··· Supplied material ···
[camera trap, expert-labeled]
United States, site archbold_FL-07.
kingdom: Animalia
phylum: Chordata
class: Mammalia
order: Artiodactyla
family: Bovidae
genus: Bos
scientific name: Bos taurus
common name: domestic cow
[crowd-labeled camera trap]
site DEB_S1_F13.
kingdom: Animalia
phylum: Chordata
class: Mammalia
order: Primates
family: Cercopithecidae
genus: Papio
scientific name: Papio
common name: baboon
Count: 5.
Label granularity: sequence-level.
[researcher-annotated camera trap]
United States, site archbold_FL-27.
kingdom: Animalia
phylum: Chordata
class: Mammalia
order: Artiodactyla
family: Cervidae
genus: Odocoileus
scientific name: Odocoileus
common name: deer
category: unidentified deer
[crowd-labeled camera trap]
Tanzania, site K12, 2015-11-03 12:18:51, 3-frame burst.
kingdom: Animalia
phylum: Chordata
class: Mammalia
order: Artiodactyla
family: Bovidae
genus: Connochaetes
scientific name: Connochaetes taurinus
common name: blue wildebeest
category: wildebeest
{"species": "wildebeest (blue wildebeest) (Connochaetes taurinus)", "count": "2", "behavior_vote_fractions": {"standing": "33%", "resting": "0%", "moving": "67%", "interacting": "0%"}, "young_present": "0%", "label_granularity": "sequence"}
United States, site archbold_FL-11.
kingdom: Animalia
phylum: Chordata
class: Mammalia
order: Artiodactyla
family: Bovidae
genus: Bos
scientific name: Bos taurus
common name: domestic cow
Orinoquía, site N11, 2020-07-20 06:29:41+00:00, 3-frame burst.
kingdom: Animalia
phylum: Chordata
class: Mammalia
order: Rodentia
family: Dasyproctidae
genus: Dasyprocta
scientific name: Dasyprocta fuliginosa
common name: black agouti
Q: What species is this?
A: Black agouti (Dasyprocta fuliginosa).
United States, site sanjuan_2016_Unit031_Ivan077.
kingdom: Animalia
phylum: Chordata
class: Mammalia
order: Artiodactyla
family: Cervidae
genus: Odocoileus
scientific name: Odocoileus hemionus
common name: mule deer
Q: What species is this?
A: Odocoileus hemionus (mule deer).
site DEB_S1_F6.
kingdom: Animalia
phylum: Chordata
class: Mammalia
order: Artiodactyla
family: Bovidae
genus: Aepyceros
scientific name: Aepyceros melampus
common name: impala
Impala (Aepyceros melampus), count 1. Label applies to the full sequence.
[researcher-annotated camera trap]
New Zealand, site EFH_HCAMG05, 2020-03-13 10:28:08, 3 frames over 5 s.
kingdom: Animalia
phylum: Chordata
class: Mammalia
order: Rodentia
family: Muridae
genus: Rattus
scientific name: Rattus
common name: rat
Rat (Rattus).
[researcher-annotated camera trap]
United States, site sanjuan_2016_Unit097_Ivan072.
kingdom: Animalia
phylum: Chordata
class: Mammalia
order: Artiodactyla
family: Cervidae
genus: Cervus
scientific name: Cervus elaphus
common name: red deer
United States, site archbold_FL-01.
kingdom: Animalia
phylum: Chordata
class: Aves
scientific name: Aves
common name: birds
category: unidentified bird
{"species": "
···
Nothing but the lines from the one with "United States, site archbold_FL-01." through the last line of the data should appear; print them exactly.

Result for this task:
United States, site archbold_FL-01.
kingdom: Animalia
phylum: Chordata
class: Aves
scientific name: Aves
common name: birds
category: unidentified bird
{"species": "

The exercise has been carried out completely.